L’ANGE ET LE SPHINX – 6 mars au 19 avril 2025

Espace Constantin Chariot – Bruxelles.



« Intemporalité et infinité picturales »

Artiste pluridisciplinaire, peintre, dessinateur mais aussi photographe, auteur de films et réalisateur d’installations monumentales, Didier Mahieu est aussi un narrateur, un investigateur des arcanes d’un espace habité et innervé d’histoires intimes, oniriques, imaginaires ou vécues. Singulier en ses expressions et son parcours, il compte moultes expositions en institutions et galeries, autant en Belgique qu’à l’étranger, notamment à Bruxelles, Ostende, Bruges, New York, Pékin, Londres, Istanbul, Tokyo, Francfort, Lille…

La peinture de Didier Mahieu contracte en une osmose indissoluble le passé, le présent et le futur hypothétique au point de s’élever au faîte d’un questionnement majeur sur l’être et l’univers. Les portraits, les paysages, les images informelles aux frontières du rien, interrogent autant notre état d’humain que notre rapport au monde. Les questions qui nous taraudent jusqu’aux plus tourmentées, les énigmes les plus insolubles, les hypothèses les plus improbables et les faits heureux, troublants ou tragiques, sous-tendent en filigrane invisible, en tensions imperceptibles à la vue mais bien présentes, la peinture de Didier Mahieu.

Dans la démarche générale de l’artiste, tout est peinture et tout part de la peinture. Le dessin et autres techniques y étant totalement incluses, sans aucune distinction de valeur et de sens. L’artiste ne s’interdit rien, ni au niveau des supports, bois, toile, papier, voire boîte d’entomologie ; ni quant aux matériaux auxquels il a recours, ni quant aux techniques qu’il maîtrise dans une fusion du tout débouchant sur un substrat à nul autre pareil constituant en fin de compte un espace quasi indescriptible et en tout cas irréductible à une définition. La consistance de ce magma pictural semble défier les lois de la nature, celles de la chimie autant que celles de la physique. Le minéral rejoint le gazeux, l’opaque rivalise avec la lumière, le liquide s’intègre et le solide s’évertue à se diluer. Les tonalités s’évaporent dans les nuances improbables et les traits, traces et autres participations graphiques gravitent comme autant de molécules vagabondes. Au sein de cet espace infini apparaissent sans âge réel, sans lieux précis, les divers motifs et autres figures, humaines ou pas, le tout issu d’une peinture créatrice de son propre univers, certes fictionnel, cependant d’une authentique réalité.

Les matériaux utilisés, les matières, leur traitement quasi alchimique, non seulement éclairent le titre de l’exposition : « L’Ange et l’Insecte et confèrent aux œuvres une aura particulière, souvent énigmatique, merveilleuse et mystérieuse comme le sont le macrocosme et le microcosme, tous deux infinis auxquels, de près ou de loin, nous appartenons.

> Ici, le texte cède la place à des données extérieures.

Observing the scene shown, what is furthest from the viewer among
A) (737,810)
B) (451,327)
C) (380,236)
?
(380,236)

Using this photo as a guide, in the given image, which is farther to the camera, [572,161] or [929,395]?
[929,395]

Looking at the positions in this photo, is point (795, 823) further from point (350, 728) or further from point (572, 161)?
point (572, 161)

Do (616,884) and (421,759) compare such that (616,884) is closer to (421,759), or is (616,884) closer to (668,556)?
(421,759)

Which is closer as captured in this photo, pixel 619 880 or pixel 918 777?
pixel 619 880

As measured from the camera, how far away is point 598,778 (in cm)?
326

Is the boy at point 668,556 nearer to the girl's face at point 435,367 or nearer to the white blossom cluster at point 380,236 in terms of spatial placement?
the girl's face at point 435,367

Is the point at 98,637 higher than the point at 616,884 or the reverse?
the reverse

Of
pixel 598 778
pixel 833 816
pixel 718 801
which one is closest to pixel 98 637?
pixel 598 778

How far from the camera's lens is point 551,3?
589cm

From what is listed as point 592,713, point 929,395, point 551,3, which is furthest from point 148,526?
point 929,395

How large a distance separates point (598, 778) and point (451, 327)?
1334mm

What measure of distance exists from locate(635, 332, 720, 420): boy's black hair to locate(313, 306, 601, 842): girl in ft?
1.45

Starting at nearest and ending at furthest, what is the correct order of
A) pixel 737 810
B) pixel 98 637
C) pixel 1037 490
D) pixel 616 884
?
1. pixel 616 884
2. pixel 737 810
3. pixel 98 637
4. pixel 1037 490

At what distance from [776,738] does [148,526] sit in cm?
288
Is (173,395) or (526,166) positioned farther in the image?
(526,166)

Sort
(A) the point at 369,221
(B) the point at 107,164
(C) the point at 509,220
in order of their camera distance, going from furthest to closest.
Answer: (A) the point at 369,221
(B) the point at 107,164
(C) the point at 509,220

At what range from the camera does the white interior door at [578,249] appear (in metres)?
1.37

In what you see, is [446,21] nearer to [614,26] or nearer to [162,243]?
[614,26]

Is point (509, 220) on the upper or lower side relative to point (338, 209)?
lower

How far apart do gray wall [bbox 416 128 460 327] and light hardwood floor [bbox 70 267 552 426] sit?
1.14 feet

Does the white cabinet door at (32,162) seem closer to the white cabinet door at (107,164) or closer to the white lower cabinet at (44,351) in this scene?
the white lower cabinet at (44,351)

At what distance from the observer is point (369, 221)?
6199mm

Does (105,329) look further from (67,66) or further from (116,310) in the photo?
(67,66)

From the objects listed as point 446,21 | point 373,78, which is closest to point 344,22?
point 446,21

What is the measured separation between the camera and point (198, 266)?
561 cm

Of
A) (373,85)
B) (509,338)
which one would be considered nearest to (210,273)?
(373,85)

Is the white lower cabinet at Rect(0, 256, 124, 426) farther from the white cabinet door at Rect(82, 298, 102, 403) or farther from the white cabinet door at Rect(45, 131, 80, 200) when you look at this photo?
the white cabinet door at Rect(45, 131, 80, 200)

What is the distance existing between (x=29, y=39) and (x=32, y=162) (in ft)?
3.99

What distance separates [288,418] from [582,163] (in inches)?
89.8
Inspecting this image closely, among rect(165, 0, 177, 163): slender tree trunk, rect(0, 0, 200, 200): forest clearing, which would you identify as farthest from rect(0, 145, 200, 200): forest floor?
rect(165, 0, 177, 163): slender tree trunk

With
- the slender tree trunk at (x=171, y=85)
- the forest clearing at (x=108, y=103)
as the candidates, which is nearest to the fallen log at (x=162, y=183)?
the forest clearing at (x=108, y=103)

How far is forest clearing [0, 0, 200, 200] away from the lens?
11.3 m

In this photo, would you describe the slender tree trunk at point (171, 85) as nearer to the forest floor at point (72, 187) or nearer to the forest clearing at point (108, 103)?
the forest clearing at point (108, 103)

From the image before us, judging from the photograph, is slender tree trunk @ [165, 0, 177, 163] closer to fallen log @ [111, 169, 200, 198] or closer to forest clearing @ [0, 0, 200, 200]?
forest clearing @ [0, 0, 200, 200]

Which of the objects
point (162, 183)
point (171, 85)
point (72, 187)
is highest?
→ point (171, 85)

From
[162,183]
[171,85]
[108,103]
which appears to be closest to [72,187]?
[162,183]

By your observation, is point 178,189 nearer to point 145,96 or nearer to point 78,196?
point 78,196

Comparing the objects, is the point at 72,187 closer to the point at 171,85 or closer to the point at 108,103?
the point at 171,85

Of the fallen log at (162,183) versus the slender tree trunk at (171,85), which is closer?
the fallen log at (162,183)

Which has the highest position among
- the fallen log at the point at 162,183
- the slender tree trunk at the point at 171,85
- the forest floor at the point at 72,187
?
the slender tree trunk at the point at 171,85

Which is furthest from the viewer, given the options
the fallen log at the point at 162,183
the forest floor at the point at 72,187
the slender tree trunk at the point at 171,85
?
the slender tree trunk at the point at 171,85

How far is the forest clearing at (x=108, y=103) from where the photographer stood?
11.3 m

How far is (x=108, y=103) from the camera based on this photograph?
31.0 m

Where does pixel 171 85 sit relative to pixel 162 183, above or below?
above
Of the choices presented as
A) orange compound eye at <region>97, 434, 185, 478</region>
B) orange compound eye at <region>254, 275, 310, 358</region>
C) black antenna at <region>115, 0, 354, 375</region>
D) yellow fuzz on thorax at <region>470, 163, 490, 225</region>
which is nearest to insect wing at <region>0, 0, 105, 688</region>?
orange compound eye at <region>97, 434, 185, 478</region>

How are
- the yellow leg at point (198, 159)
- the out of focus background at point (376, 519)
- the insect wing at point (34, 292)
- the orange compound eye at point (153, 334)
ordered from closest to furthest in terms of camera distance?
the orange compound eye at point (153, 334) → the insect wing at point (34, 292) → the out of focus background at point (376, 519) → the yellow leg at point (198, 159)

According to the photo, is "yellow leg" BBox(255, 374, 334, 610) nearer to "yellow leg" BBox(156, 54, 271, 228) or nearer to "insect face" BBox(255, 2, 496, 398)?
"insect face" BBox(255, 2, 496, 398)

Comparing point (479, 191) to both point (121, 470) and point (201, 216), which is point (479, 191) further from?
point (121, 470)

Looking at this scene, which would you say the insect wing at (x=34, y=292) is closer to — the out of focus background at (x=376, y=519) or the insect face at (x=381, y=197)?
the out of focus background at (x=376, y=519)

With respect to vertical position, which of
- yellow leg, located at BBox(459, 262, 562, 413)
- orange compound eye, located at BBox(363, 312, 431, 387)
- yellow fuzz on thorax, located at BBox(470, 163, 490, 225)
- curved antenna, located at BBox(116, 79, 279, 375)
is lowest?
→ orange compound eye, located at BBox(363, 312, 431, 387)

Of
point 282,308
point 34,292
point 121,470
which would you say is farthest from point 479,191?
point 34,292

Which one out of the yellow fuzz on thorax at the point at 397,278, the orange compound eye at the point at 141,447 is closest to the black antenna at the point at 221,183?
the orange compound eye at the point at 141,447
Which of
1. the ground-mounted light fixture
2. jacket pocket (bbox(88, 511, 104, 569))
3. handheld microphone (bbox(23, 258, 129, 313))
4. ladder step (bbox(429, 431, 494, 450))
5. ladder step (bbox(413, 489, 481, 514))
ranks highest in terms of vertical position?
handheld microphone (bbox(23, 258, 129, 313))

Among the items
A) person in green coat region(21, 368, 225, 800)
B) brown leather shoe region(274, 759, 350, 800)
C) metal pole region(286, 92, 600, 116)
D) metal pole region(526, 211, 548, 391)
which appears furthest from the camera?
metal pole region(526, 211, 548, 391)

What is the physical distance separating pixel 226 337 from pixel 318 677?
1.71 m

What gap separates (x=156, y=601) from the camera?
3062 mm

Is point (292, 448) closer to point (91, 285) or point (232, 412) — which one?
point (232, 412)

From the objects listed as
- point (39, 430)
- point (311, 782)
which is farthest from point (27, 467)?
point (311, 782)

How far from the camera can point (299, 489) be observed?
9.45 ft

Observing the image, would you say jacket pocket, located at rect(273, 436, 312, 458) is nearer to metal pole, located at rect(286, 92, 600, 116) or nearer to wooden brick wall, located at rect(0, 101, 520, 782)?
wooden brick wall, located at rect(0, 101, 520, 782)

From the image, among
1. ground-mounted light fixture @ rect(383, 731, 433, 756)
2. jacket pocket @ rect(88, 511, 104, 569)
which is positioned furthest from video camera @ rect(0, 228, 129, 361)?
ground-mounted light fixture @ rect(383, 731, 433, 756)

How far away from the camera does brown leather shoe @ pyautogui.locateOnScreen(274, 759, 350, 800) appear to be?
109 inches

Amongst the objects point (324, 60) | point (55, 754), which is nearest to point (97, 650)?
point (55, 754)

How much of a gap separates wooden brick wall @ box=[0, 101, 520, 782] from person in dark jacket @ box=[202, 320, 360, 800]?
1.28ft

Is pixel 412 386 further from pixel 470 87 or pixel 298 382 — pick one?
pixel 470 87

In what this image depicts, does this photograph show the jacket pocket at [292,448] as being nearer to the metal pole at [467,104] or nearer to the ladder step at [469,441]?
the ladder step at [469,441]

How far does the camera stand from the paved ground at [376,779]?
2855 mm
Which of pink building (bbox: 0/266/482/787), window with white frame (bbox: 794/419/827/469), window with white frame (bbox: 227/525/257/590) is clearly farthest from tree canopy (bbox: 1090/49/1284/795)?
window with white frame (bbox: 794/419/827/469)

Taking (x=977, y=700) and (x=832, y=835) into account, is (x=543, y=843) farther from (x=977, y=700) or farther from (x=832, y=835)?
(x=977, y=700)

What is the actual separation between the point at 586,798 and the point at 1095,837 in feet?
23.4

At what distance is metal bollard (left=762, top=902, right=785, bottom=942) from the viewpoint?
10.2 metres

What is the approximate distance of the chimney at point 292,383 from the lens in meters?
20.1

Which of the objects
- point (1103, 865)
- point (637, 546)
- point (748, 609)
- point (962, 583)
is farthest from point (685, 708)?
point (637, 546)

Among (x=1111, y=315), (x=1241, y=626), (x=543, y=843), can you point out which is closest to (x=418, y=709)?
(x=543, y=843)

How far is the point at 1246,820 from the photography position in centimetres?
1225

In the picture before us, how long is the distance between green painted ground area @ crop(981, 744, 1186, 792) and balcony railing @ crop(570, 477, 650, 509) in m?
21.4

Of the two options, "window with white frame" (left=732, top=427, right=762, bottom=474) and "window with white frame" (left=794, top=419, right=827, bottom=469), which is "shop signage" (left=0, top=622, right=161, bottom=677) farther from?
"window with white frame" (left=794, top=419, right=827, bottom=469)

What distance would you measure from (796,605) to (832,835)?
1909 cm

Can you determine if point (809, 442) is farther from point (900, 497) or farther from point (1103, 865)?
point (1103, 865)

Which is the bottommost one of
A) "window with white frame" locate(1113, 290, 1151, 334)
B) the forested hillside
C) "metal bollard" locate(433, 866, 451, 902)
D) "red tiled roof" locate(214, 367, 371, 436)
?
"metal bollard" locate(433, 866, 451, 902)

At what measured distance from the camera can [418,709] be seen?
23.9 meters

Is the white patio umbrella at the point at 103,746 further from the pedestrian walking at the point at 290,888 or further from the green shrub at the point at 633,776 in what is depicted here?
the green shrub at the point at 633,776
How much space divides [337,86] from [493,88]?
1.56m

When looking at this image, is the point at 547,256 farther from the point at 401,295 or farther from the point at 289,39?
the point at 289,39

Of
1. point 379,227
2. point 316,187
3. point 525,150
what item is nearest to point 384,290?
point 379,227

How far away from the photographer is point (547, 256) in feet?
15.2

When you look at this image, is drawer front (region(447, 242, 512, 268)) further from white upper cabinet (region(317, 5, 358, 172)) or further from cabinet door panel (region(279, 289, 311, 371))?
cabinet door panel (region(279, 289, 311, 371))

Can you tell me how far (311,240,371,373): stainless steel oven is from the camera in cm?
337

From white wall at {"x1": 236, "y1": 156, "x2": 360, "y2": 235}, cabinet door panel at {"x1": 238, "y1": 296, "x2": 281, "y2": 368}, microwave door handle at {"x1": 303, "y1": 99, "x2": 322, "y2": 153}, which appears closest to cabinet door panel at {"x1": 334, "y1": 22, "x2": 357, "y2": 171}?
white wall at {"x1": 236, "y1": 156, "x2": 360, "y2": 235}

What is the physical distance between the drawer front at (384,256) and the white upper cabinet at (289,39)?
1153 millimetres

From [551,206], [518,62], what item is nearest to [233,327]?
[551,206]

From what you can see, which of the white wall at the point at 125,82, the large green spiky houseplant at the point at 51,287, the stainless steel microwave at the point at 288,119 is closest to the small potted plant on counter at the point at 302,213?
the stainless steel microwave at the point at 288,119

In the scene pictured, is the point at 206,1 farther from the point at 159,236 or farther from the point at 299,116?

Sans se soucier d’une histoire de l’art qui segmente volontiers, en mélangeant allégrement les styles, les genres, l’informel, l’esquissé, les abstractions, les figurations, l’ancien et le moderne, le classique autant que le chaotique, Didier Mahieu puise son énergie partout et ne s’accorde aucun tabou dans une liberté éclatante. Il s’échappe des formalismes langagiers. Il s’engage dans une quête incertaine et poursuit une aventure continue, mémorielle et prospective, personnelle et universelle, cosmique et terrestre, profondément humaine, mais autant immatérielle. Il trace sa voie sans itinéraire préconçu dans une géographie mentale à laquelle parlent les souvenirs, le vécu, où les rêves et les réalités s’entrecroisent sans discerner les uns des autres. Il invite à se laisser envahir par cette concentration improbable, dont la densité permet l’émergence des êtres, des choses, de la nature.

Cette peinture, vibrante d’une profonde spiritualité, connaît aussi ses pères et les honore dont Rubens chantre des portraits du vécu ressenti ou Rembrandt aux luminosités contrastées de l’obscur à l’éclat dans un baroquisme tempéré, ou plus près de nous les Jean Fautrier ou Henri Michaux, deux grands libérateurs de la peinture intériorisée.

Didier Mahieu est un contemporain dont la peinture foncièrement intemporelle est régénérescence permanente.